Only one of the four return, dazed and confused, having no memory of
what happened. One of their teachers had earlier gone looking for the
foursome and still not returned.
What happens after this is the obvious search and rescue routine. The spread of the story also has an effect on the school, which begins to fail financially, and the head mistress turns to drink. In these searches only one girl is ever found. She also has no memory of what happened. I'm trying not to go into too many details of the narrative itself, as I feel that it is pretty self explanatory from a small synopsis. What is incredible, and distinctive about the film is its visual beauty. This is not to say that the story is not good. It is a story of loss and the effects this has on the people involved and surrounding the incident. Much like the effects that the death of Laura Palmer had on the population of Twin Peaks.
This was Peter Weirs second feature film after the excellent pseudo- exploitation movie The Cars That Ate Paris. It is a piece of cinema that displays great direction, and an ability to work with actors. This is completely founded by Weirs subsequent work. This film also opened him up to American offers, as it was viewed as a prestige picture, more than likely viewed in the same vein as British costume dramas are in Hollywood. It also opened up Australia as a significant contender in the world cinema market.
The opening half of the film, particularly the scenes around the rock have an ethereal quality. This is exacerbated by a sound design that creates an unnerving atmosphere. The various sounds of wind reverberating through rocks, crevices and trees portray an impending sense of doom. The visuals also stunning here complimenting the sound design and incredible musical score. The visuals have a hazy, dream-like quality in these scenes. Cinematographer, Russell Boyd did clearly do a good job, even in the eyes of Weir, as they collaborated on much of his subsequent work.
Two of the four girls and the teacher who went searching for them were never found (and still their disappearance is a mystery). I like this kind of ambiguity. It is a natural element of life, and a narrative form that should be utilised more often. I thoroughly enjoyed the piece, and found its visual beauty illuminating.
A profound mystery hangs over this story. Yet, the film's theme is
crystal clear. "Picnic At Hanging Rock" presents viewers with a
scathing indictment of phony Victorian values.
Set in Australia in the year 1900, the film tells the fictional story of a group of young girls who journey to a local natural attraction, a rugged volcanic mountain, with its big rocks, lush vegetation, strange birds, insects, and small reptiles. The planned one-day outing is to be a pleasant diversion from the girls' cloistered lives at a boarding school, lorded over by Mrs. Appleyard (Rachel Roberts), a dreadful woman with an authoritarian attitude and a stiff, beehive-like hairdo, who tries to pump Victorian values into the girls.

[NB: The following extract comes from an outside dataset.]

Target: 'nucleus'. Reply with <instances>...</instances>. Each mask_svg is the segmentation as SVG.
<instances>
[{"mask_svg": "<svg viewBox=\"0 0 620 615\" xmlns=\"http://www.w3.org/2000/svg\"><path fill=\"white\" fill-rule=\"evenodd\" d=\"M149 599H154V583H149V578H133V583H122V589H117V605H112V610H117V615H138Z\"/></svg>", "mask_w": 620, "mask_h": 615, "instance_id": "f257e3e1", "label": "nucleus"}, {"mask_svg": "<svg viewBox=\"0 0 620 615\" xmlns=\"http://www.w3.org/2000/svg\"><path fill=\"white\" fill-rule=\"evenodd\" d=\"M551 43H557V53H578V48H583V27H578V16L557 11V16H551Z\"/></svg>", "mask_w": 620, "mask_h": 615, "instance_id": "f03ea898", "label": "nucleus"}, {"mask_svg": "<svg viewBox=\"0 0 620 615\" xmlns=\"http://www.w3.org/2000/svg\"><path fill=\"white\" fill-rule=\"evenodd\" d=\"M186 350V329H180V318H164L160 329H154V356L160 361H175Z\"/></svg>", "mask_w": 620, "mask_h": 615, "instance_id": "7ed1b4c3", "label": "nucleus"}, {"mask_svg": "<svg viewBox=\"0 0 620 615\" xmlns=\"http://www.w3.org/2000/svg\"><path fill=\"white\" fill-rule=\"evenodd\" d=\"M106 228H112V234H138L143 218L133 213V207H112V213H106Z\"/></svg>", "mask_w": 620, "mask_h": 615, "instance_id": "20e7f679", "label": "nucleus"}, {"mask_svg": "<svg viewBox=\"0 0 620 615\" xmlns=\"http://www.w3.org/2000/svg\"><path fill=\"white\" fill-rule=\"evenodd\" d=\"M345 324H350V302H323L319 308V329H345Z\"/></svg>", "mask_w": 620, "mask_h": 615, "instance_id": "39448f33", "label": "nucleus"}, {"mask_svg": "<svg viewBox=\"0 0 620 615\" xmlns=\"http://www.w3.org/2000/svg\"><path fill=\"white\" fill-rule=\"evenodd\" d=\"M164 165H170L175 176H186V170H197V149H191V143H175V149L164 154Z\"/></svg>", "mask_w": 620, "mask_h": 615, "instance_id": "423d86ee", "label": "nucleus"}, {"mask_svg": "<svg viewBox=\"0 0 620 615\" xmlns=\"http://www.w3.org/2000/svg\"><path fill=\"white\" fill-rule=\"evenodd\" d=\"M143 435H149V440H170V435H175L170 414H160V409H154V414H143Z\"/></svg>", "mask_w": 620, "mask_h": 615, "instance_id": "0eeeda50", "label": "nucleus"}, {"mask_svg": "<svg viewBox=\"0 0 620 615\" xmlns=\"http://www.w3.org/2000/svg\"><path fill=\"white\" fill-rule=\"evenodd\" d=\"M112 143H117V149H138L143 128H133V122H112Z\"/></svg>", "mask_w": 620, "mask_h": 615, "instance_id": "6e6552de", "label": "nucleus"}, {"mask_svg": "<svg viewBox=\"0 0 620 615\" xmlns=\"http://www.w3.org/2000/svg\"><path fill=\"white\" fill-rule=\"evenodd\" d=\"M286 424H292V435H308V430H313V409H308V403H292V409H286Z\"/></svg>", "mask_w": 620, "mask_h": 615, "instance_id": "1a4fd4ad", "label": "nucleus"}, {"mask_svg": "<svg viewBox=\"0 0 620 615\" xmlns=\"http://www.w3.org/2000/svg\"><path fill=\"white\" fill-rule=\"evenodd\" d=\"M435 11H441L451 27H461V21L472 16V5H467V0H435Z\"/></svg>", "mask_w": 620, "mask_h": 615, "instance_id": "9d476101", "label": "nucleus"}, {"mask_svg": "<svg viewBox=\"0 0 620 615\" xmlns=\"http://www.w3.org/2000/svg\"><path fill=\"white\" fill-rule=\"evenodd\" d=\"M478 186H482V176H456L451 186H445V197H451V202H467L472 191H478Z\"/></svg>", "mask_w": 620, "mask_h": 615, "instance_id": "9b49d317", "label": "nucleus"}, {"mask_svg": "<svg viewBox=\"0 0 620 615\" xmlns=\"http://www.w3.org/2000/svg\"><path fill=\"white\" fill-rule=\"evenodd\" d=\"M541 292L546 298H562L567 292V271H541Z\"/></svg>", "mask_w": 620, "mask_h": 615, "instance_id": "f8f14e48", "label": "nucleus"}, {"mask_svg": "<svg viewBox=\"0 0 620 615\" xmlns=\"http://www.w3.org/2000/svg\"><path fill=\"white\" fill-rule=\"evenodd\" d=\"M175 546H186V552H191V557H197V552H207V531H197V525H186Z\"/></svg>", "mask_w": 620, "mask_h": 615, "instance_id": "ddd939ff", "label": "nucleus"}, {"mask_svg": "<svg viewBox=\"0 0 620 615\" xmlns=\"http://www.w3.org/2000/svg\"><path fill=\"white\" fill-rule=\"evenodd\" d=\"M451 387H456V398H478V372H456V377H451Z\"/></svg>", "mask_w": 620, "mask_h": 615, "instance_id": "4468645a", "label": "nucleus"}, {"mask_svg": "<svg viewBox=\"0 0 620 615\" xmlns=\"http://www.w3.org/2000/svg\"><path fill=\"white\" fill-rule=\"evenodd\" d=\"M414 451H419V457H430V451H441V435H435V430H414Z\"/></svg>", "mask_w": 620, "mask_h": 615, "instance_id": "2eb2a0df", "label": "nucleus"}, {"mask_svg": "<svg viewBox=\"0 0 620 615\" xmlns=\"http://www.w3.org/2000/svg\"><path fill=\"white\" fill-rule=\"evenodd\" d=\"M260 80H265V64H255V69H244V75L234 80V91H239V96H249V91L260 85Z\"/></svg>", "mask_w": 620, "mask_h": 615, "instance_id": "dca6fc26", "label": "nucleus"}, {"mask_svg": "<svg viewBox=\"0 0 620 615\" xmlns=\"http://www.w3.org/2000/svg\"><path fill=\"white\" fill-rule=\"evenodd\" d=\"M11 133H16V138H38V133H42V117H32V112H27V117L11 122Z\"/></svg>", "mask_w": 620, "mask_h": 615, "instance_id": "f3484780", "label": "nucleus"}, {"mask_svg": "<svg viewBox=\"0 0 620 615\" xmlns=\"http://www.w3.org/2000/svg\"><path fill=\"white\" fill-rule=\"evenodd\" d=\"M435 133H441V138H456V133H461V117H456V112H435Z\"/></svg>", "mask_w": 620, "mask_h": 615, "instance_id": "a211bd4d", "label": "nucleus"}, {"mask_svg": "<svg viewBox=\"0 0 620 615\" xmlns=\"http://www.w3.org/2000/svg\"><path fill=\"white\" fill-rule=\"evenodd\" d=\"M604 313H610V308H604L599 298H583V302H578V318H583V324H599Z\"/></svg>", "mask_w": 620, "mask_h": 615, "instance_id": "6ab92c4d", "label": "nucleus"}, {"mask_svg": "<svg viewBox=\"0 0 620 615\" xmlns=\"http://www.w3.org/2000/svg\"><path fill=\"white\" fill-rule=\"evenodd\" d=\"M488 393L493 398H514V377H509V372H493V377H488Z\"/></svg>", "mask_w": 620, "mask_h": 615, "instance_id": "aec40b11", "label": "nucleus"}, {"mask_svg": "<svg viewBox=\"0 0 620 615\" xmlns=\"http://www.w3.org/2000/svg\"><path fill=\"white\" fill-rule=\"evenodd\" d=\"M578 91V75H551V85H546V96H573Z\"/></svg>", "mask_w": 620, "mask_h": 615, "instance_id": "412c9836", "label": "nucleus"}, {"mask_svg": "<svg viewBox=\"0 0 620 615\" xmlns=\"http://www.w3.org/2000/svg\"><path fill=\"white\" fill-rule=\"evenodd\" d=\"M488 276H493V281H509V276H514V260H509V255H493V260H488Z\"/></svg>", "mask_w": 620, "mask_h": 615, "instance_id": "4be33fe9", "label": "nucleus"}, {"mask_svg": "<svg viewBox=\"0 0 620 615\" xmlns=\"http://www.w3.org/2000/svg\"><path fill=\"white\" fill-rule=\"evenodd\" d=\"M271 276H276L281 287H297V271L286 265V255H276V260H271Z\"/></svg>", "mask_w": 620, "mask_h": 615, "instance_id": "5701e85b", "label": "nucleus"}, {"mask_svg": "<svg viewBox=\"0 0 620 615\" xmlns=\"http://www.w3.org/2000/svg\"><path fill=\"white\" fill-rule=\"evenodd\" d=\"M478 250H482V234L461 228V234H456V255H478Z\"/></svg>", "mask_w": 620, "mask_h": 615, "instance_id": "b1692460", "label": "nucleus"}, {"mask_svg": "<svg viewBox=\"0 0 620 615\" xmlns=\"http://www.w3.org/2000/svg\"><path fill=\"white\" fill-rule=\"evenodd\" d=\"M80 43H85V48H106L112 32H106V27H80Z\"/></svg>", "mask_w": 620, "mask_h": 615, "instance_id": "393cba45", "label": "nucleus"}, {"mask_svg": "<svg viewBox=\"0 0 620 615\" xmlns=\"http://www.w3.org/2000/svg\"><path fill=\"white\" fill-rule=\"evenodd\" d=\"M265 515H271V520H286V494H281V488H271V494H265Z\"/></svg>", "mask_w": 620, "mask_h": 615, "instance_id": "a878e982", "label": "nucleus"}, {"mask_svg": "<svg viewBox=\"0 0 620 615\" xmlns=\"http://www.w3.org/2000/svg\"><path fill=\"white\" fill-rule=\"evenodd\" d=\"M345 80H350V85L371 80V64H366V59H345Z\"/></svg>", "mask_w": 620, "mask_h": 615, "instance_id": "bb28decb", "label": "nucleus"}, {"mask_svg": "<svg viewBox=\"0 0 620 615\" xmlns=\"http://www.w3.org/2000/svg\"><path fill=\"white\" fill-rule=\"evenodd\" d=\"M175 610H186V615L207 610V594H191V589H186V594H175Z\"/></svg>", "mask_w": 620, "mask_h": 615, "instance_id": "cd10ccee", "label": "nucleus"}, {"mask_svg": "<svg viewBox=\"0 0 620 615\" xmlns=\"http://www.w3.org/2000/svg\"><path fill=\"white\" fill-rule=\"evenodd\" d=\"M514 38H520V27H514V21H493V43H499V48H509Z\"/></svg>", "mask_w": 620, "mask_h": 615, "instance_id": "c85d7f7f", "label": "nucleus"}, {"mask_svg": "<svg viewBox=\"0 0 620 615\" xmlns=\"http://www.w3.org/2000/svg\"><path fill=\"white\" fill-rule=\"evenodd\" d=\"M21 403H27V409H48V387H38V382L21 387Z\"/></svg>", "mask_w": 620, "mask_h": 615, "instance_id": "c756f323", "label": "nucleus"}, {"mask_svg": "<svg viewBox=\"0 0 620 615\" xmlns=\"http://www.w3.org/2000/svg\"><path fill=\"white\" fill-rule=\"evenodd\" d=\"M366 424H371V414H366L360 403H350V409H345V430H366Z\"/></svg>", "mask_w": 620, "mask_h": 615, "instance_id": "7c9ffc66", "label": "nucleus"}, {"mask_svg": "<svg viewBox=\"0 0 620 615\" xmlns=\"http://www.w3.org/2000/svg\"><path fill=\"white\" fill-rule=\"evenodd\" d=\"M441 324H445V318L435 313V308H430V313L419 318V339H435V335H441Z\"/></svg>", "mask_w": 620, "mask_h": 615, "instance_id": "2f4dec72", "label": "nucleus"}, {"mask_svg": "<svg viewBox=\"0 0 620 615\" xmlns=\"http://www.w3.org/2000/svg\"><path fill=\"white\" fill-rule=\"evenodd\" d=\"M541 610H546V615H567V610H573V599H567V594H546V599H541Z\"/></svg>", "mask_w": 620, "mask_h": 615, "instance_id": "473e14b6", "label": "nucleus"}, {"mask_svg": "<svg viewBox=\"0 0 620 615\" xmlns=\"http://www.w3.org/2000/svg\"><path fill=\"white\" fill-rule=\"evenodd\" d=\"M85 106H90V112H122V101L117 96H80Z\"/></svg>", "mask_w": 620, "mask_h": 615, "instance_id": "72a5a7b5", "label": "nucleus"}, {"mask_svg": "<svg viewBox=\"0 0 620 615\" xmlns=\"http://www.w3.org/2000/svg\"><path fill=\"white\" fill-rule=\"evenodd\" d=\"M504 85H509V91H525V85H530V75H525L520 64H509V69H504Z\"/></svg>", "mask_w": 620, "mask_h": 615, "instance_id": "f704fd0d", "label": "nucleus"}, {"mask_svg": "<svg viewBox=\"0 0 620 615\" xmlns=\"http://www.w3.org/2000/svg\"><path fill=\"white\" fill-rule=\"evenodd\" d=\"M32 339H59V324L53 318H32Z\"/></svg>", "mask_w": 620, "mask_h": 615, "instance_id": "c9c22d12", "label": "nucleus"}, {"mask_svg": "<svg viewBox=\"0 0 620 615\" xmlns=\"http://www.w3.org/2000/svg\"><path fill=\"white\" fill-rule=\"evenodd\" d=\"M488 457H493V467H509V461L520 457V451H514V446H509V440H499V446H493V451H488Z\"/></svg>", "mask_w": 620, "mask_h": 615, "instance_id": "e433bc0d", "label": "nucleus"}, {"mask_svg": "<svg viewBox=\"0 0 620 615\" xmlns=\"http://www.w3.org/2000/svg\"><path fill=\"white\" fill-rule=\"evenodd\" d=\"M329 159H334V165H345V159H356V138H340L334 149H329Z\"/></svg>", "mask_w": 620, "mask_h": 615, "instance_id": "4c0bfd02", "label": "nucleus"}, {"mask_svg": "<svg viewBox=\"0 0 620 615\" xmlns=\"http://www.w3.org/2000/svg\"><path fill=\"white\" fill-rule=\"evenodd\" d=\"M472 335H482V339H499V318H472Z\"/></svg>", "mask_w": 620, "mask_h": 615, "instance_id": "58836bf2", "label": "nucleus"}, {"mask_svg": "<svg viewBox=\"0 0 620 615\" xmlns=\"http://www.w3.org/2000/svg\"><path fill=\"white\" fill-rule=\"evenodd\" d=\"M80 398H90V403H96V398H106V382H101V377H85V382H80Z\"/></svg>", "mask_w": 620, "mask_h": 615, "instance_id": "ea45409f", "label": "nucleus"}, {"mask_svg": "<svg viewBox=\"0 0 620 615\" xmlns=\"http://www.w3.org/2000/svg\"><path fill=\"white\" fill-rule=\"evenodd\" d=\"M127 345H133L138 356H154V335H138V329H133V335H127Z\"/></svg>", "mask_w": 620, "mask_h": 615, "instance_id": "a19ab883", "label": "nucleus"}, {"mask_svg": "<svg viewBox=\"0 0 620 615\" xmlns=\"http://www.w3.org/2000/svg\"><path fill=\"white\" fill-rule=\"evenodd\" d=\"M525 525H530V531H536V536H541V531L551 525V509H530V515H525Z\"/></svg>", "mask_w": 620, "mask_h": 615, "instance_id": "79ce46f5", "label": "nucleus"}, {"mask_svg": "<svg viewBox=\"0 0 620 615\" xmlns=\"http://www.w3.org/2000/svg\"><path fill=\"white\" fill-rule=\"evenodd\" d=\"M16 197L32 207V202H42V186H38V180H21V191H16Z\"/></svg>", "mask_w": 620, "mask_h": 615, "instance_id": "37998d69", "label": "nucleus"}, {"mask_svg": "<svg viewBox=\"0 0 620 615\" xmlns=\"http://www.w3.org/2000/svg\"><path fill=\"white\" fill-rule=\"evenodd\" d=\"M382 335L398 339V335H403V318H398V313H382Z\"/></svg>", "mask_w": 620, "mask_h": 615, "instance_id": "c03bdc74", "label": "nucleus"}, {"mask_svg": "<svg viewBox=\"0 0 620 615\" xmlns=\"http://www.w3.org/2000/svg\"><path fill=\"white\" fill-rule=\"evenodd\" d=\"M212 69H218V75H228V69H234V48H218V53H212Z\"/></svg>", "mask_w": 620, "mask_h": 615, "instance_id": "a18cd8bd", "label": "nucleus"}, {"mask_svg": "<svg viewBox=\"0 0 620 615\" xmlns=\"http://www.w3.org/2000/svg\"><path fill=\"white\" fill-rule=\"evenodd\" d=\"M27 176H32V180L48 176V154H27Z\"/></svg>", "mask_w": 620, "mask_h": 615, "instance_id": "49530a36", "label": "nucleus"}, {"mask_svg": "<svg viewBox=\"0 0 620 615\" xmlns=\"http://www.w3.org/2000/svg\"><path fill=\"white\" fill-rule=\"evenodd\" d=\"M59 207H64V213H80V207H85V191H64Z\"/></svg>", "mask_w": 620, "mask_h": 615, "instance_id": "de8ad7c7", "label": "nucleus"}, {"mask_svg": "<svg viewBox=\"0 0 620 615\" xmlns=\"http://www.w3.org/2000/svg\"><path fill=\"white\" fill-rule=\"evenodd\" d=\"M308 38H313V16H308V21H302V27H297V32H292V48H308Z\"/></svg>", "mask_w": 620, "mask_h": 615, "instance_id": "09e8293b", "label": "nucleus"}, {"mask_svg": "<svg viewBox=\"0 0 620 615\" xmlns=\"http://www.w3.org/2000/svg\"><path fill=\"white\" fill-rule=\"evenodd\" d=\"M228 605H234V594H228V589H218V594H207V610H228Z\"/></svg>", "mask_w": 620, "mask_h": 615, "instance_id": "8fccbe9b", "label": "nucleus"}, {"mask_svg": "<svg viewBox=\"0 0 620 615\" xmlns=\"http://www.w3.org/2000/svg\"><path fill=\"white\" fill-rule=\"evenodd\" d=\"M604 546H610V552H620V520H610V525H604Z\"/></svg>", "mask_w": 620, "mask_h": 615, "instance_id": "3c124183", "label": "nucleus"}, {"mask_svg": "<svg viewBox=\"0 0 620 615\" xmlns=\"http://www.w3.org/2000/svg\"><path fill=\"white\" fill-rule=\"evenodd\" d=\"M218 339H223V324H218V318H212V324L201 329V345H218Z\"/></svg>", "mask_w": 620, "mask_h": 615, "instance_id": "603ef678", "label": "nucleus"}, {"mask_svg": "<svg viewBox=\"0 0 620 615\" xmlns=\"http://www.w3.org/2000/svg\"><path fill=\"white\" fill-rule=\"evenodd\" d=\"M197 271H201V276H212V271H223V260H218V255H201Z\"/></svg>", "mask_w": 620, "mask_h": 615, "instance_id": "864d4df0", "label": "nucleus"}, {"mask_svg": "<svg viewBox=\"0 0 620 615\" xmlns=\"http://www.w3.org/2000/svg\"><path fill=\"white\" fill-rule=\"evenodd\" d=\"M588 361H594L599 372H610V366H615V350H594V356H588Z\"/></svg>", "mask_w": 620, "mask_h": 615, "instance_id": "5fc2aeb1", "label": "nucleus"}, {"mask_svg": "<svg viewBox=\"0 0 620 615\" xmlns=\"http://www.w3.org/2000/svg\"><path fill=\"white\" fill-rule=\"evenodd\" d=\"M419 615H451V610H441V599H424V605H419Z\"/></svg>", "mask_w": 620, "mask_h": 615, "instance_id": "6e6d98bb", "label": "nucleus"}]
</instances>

Director Peter Weir really lays it on thick, with those horridly starchy clothes, rigid rules, ascetic lifestyle, underlain by the school's puritanical philosophy. If some of the plot segments at the boarding school had been excised, the plot would have moved faster. And that unctuous narrow-mindedness would still have come through. Also, the girls, being roughly the same age and dressed almost alike, are hard to differentiate.
Despite these complaints, the film exudes a wonderful aura of mystery, at least at Hanging Rock itself. Four of the girls go off on their own for a little adventure. Up through the jagged rocks they climb. Only one returns. What happened to the others? Naturally, with everyone at the school so accustomed to programmed behavior and rigid order, conflict and chaos ensue.
This is a film that encourages the viewer to think. On the mountain, one of the girls who goes missing blurts out to no one in particular: "A surprising number of human beings are without purpose, though it is probable that they are performing some function unknown to themselves". It's like she's part of the mountain itself. Strange. Unsettling.
Events at Hanging Rock lead to an unfathomable mystery. Alternate explanations can be suggested, but none are really satisfying. We come to a dead-end, wherein logic fails. And that's what makes this film so very, very intriguing.